The Editor Zambia
Zambia’s return to a single-digit inflation rate of 9.4 per cent in January 2026 marks a significant economic shift – it is the first time the rate has fallen below 10 per cent in three years.
This is an indication that the economy is on the rebounding trajectory after years of tough and unpopular policy decisions by President Hakainde Hichilema.
On the other hand, the local currency, the Kwacha, has continued showing a significant strengthening trend against the US Dollar (USD), reaching a 28-month high of ZK20.82 per USD on January 30, 2026.
The Kwacha has appreciated significantly in recent months, making it one of the world and Africa’s best-performing currencies in 2025, a trend attributed to improved economic indicators and market sentiment.
The strong currency is not by chance or artificial, but it is driven by improved global copper prices, disciplined fiscal policy, Bank of Zambia (BOZ) tight monetary measures, and an overall boost in investor confidence.
Putting back the Zambian economy back on track that was in the Intensive Care Unit is not a walk in the park – it is a serious and challenging task.
Zambia is coming from a junky status in economic rating. This is after defaulting on sovereign loans interest payment coupled with depleted foreign reserves of partly around one month import cover and over 800 million dollars uncleared fuel invoices.
In November 2020, Zambia became the first African nation to default on its sovereign debt, missing a $42.5 million coupon payment.
President Hichilema inherited a dead economy. Resuscitating it needed bold and hurting decisions, which have resulted in putting back the economy back on track.
Unfortunately, and without shame, the same people who borrowed aimlessly are the ones misleading citizens. The Patriotic Front (PF) and allies are bitter because President Hichilema is doing things they failed to do during their time.
The Zambia Economy is back on track, and this is not just a mere statement – it is the reality with all economic fundamentals pointing in the growth trajectory.
The inflation rate is back to single digit after years of hard work. The exchange rate is under control. The electricity supply is back with more projects coming on board.
The mining industry has started recording growth. The manufacturing sector continues to grow with increased Foreign Direct Investments (FDIs) on the horizon.
This is not happening by accident. It is the hard work of President Hakainde Hichilema and his team.
It is for this reason that President Hichilema has thanked Zambians for their patience, resilience, and continued support during the country’s economic recovery programme.
The sustained progress being recorded, stability in the Kwacha, a decline in inflation, and the booming manufacturing sector calls for a toast.
The economic fundamental gains will slowly start passing the benefits to the ordinary Zambian through reduced commodity prices, reduced cost of doing business, and more liquidity in the market.
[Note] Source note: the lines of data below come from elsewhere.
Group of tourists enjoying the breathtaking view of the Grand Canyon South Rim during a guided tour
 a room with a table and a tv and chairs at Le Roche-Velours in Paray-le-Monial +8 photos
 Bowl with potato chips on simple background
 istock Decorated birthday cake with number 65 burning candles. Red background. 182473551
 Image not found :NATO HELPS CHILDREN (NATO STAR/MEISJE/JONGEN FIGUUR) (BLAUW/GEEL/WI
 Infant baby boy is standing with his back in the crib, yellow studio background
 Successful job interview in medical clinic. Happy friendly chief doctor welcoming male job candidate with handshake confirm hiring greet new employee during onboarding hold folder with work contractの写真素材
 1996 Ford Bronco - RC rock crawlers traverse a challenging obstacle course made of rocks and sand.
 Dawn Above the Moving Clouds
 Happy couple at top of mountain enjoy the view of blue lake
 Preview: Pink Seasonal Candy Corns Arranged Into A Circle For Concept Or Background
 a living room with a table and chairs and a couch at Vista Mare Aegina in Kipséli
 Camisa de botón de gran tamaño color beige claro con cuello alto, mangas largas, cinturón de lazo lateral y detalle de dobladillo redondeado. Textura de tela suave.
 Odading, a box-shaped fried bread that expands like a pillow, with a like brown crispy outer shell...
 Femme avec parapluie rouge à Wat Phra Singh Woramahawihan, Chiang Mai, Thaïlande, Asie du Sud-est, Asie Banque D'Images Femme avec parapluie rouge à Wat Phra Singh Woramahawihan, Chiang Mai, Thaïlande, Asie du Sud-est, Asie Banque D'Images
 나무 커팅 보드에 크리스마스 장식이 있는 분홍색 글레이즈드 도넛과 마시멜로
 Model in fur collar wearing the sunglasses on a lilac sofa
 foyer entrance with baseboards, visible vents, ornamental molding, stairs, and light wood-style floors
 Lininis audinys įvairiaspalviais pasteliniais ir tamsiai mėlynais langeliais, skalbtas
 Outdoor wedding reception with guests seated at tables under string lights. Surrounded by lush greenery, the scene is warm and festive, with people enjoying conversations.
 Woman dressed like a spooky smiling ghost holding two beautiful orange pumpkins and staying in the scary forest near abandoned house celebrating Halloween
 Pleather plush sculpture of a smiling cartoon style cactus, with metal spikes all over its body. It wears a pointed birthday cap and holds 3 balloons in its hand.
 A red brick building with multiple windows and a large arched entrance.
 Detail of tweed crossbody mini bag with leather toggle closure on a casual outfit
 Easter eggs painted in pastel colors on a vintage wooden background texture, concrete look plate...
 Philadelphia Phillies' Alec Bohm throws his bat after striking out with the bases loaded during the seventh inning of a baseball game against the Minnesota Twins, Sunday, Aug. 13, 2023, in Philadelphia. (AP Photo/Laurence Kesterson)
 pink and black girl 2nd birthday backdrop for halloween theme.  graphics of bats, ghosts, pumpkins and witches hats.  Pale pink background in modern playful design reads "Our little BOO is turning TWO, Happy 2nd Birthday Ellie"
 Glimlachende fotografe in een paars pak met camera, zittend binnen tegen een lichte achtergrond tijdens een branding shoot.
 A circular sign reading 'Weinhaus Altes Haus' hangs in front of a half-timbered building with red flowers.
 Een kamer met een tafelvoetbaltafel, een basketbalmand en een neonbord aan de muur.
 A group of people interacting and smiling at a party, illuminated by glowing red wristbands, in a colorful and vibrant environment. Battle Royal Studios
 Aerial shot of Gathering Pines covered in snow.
The immediate benefits of this achievement include macroeconomic stability and confidence. Achieving single digits is viewed as a “psychological breakthrough” that boosts confidence for both domestic consumers and international investors.
Lower interest rates on the way, a sustained downward trend provides the BoZ with room to recalibrate and potentially reduce the monetary policy rate, which could eventually lead to lower commercial lending rates and a reduced cost of doing business.
Assured the Purchasing Power Preservation, while a drop in inflation does not mean prices are falling – it means they are rising at a slower pace. This deceleration eases the erosion of household purchasing power, particularly for essential items like food, which saw inflation drop to 9.4 per cent in January 2026.
The significant reductions in food prices, such as cereals (maize grain down 23.94 percent, roller meal down 21.82 percent), fruits, and vegetables, were primary drivers of the drop of the inflation rate.
President Hichilema deserves commendation. He has performed very well in his first term of office. President Hichilema deserves a second term to complete the task of rebuilding Zambia.
Despite the challenges the country was faced with, such as the huge debt, dwindled foreign reserves, unpaid fuel invonces, unpaid retirees, President Hichilema has managed to find money for social spending – freel education, meal allowances for students, social cash transfer.
This hard-working president deserves 80 per cent of the vote on August this year.